Impôts crypto en 2026 : Pays-Bas, Belgique et France comparés
Comment les gains crypto sont-ils imposés aux Pays-Bas, en Belgique et en France ? Aperçu des règles, taux et obligations déclaratives par pays.
La fiscalité crypto diffère fortement d'un pays à l'autre, même au sein de l'UE. Maintenant que CryptoCode est aussi actif en Belgique et en France, nous comparons les règles clés pour les Pays-Bas, la Belgique et la France. Attention : ceci est un aperçu général, pas un conseil fiscal — en cas de doute, consultez toujours un conseiller fiscal de votre pays.
En bref
🇳🇱 Pays-Bas : la crypto entre généralement dans la box 3 (impôt sur le patrimoine) pour les particuliers · 🇧🇪 Belgique : distinction entre gestion normale du patrimoine privé (exonérée) et spéculation / activité professionnelle (imposée) · 🇫🇷 France : flat tax de 30 % (PFU) sur les plus-values réalisées pour les investisseurs occasionnels · ⚠️ les règles et seuils changent régulièrement — vérifiez toujours l'état actuel auprès de votre administration fiscale.
Pays-Bas : la box 3
Aux Pays-Bas, les cryptomonnaies détenues par des particuliers sont en général considérées comme du patrimoine et relèvent de la box 3 de l'impôt sur le revenu, avec l'épargne et les autres avoirs. Vous ne payez donc pas d'impôt sur le gain par transaction, mais sur un rendement forfaitaire de votre patrimoine total au-delà de l'abattement. Si vous minez de la crypto à titre d'activité professionnelle ou si vous êtes considéré comme un trader actif générant une « source de revenus », l'administration fiscale peut traiter cela différemment — une zone grise où un conseil spécifique est pertinent.

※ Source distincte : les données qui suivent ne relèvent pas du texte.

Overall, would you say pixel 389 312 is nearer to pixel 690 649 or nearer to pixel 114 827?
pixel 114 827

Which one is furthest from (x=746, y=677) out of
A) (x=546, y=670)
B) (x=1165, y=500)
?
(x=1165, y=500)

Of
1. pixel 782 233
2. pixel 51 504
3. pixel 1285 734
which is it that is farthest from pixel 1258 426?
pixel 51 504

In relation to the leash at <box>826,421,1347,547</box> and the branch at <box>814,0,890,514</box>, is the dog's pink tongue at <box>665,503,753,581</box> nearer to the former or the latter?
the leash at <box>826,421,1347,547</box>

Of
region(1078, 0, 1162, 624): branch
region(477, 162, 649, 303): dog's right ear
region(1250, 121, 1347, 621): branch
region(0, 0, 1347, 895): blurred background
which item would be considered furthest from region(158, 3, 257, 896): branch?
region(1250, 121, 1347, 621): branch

Belgique : gestion normale ou spéculation
La Belgique n'a pas d'« impôt crypto » spécifique, mais applique des principes généraux. Si la crypto est considérée comme une gestion normale du patrimoine privé (comparable à des placements détenus longuement), les plus-values sont en principe exonérées. Si l'activité est jugée spéculative (trading fréquent, recours à l'endettement, courtes durées de détention) ou professionnelle, les gains sont imposés — comme revenus divers (souvent 33 %) ou comme revenus professionnels au taux progressif. La FSMA et le fisc examinent l'ensemble des circonstances, pas une règle unique.

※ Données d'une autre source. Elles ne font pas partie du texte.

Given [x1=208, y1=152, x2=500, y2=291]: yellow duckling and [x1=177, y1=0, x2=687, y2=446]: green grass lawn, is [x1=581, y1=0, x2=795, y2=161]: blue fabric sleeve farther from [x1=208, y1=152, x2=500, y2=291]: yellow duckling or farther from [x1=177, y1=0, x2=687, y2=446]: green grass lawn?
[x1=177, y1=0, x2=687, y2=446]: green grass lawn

France : la flat tax (PFU)
La France applique aux particuliers occasionnels un Prélèvement Forfaitaire Unique (PFU) de 30 % sur les plus-values réalisées lors de la vente de crypto contre des devises fiat (un échange entre deux cryptomonnaies n'est généralement pas un fait générateur). Ceux qui exercent la crypto à titre professionnel relèvent d'un autre régime, souvent plus progressif. La France impose également des obligations déclaratives pour les comptes crypto à l'étranger.

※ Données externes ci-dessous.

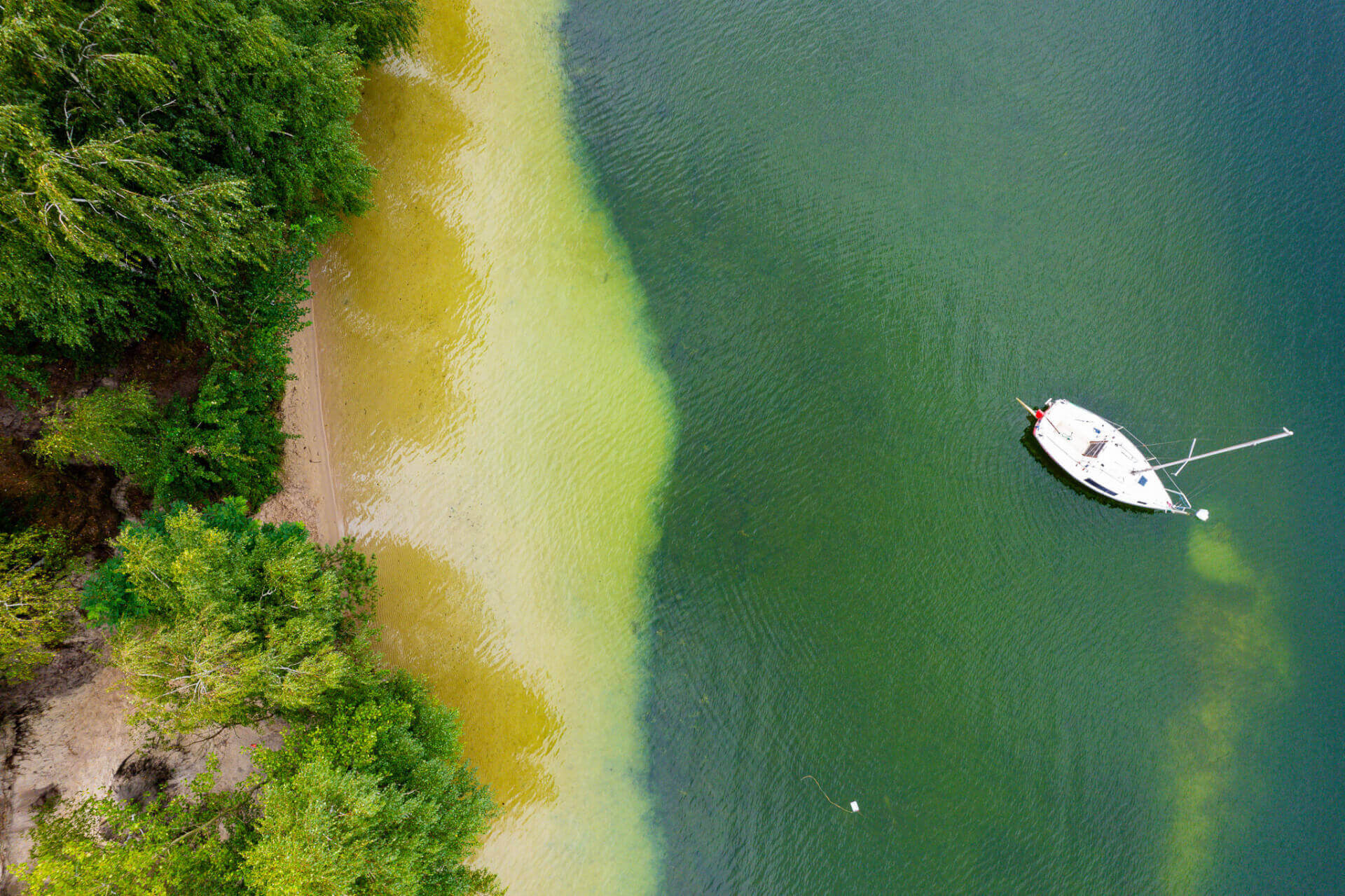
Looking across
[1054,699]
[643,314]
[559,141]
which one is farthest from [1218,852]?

Points communs aux trois pays
Dans les trois pays : échanger une crypto contre une autre n'est généralement pas un fait générateur ; seule la conversion en monnaie fiat (ou son utilisation pour un achat) compte comme réalisation. Tenez dans tous les cas une bonne comptabilité de vos achats, ventes et échanges — cela vous évitera beaucoup de travail et de risques en cas de contrôle.
Conclusion
Les règles aux Pays-Bas, en Belgique et en France diffèrent fondamentalement (impôt sur le patrimoine, test de gestion normale, flat tax). Cet article est un point de départ, pas un substitut à un conseil fiscal personnalisé — en cas de doute, consultez toujours un conseiller fiscal agréé dans votre pays de résidence.